Historic moment for Pooley Bridge as new crossing is lowered into place

  • Watch the moment the new bridge is lowered into place. Credit: Cumbria County Council.

A five million pound bridge has been lowered into place, linking the two sides of Pooley Bridge on Ullswater.

The new steel structure replaces the original 250-year-old stone bridge, which was completely washed away in the floods of Storm Desmond in 2015.

The complex operation to place the crossing over the River Eamont was completed in around three hours.

Work was suspended in March due to COVID-19 pandemic, but after careful consideration Cumbria County Council reviewed the project and said it could continue, in line with Public Health England guidance.

Credit: Cumbria County Council

The single span bridge, set to open to pedestrians and vehicles in June 2020, is the first stainless steel road bridge of its kind in the country.

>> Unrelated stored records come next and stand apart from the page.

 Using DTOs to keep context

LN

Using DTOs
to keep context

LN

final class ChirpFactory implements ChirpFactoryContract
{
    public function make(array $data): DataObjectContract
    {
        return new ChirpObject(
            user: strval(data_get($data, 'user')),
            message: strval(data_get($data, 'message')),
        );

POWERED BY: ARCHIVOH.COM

Cllr Keith Little, Cumbria County Council Cabinet member for Highways and Transport, said: “This is a significant milestone in reconnecting the local community and it is great to see the impressive new bridge structure lifted into place at Pooley Bridge.

"This improved connectivity will not only be welcomed by local residents, but will be a vital component in re-starting the local economy as we come out of the lock-down period.

“We had hoped to have a celebration event to mark the occasion but under the Covid-19 social distancing restrictions the lift took place without public access but once these measures are relaxed we hope people will again visit this beautiful part of Cumbria and see the new bridge for themselves.”

Credit: Cumbria County Council

Miles Mac Innes, who is the Chairman of Pooley Bridge Parish Council, said: “It’s tremendously exciting to see this iconic structure finally lifted into place – something we’ve been longing for since our lovely 251 year old bridge was swept away by Storm Desmond four and a half years ago.

"I think it’s fair to say that Pooley Bridge - her bridge, her businesses and her residents - has come in for a battering since 2015: from having no bridge to now Covid-19. However, our community is nothing if not resilient.

"I am so proud of how we have all come together over this time – an already close-knit community working more closely together for a common cause."